--- BEGIN RECORDS FOR THIS TASK ---

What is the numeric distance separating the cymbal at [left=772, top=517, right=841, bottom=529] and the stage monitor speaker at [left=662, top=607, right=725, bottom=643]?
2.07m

--- END RECORDS FOR THIS TASK ---
--- BEGIN RECORDS FOR THIS TASK ---

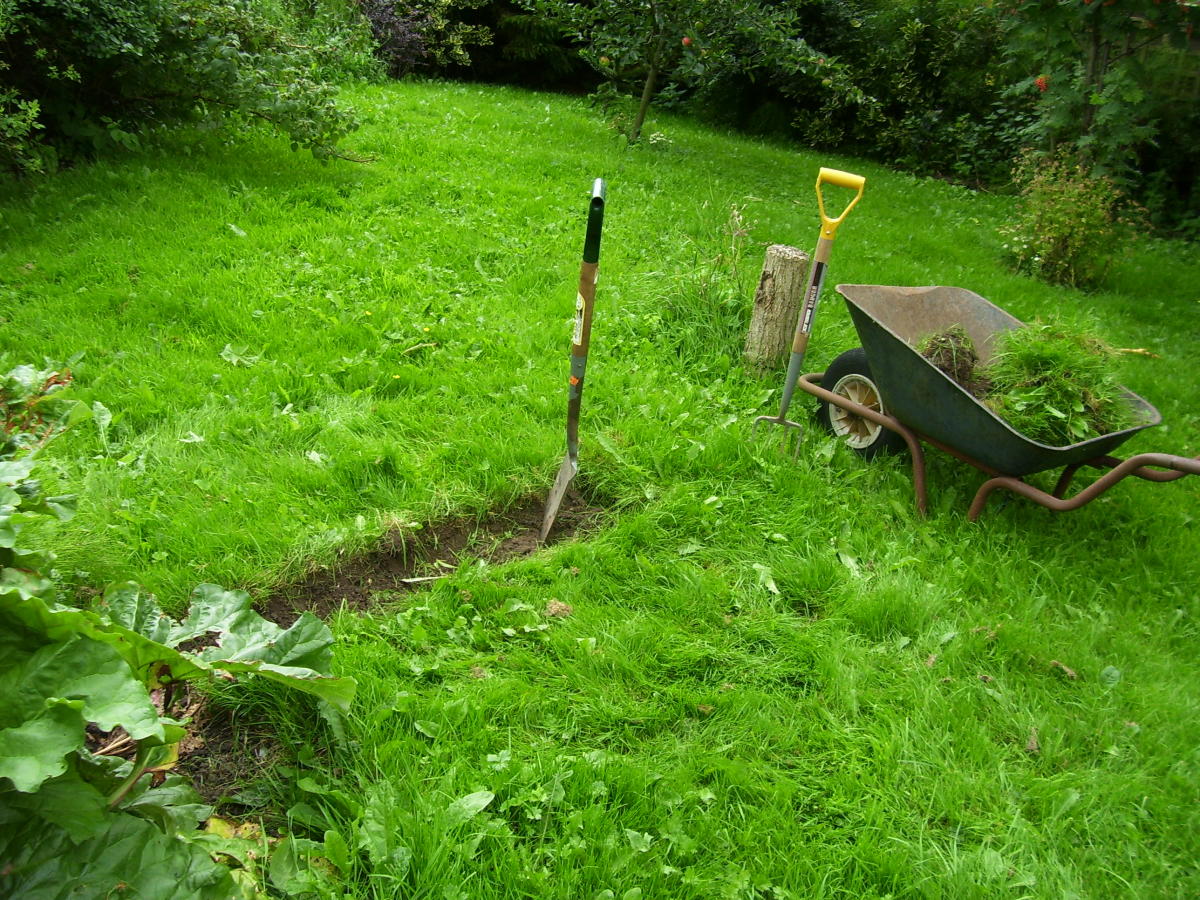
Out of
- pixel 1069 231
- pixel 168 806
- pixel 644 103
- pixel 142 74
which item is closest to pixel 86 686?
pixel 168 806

--- END RECORDS FOR THIS TASK ---
--- BEGIN RECORDS FOR THIS TASK ---

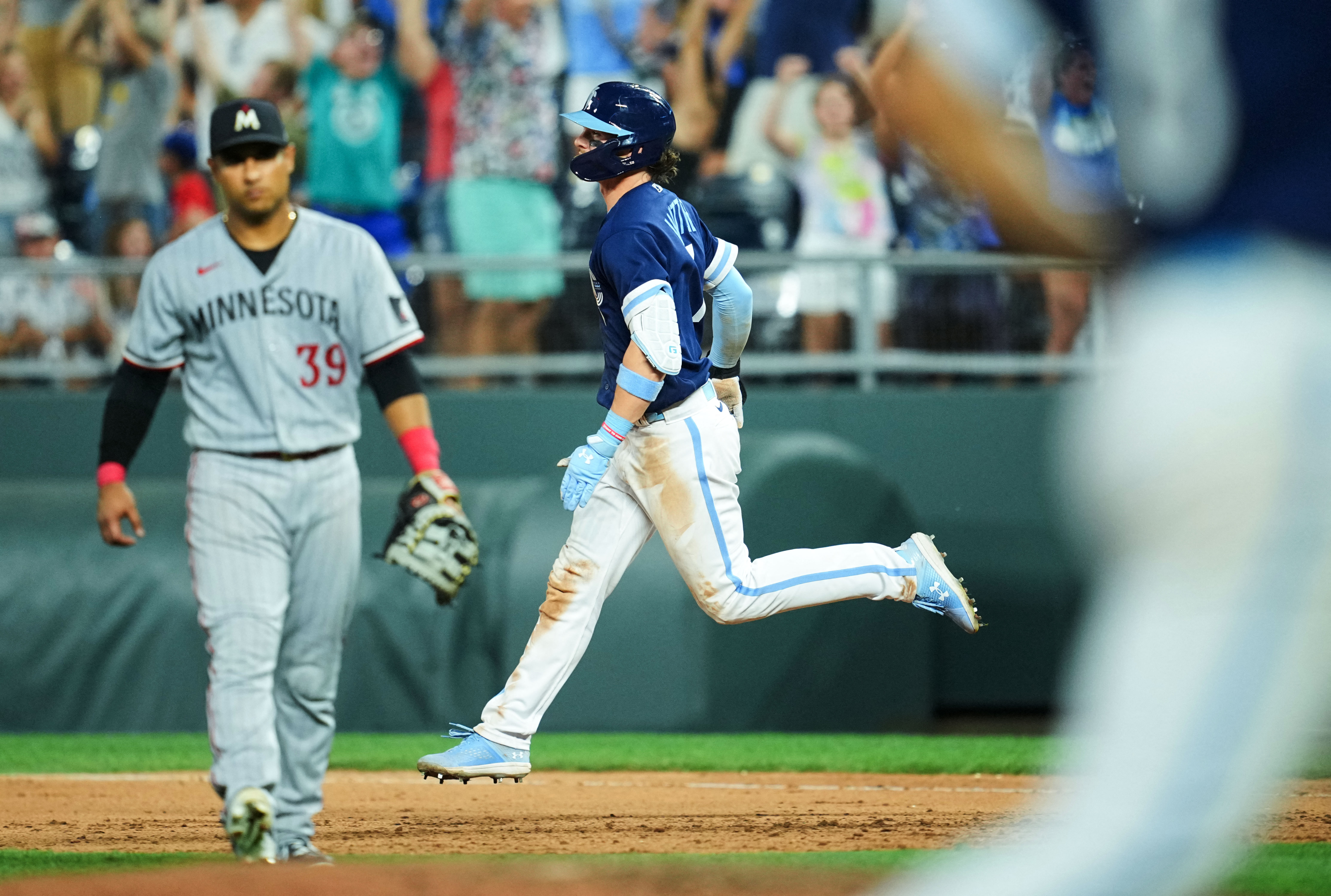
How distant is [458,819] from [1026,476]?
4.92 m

--- END RECORDS FOR THIS TASK ---

WORK TO DO =>
Please filter the material above down to the lines that contain the string "pixel", copying each such line in full. Case counts.

WRITTEN ANSWER =>
- pixel 1069 231
- pixel 168 806
- pixel 644 103
- pixel 142 74
which item is closest to pixel 86 686?
pixel 168 806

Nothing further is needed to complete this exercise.